→ **WHAT YOU ARE ASKED TO DO**:
Should any entry look odd, write it out exactly anyway, along with all the rest.

═════ EXTRACTED ENTRIES

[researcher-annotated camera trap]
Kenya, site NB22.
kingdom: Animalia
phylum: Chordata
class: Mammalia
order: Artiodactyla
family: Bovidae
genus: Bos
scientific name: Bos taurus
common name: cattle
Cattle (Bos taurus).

══════════

→ **RESPONSE AREA**:
[researcher-annotated camera trap]
Kenya, site NB22.
kingdom: Animalia
phylum: Chordata
class: Mammalia
order: Artiodactyla
family: Bovidae
genus: Bos
scientific name: Bos taurus
common name: cattle
Cattle (Bos taurus).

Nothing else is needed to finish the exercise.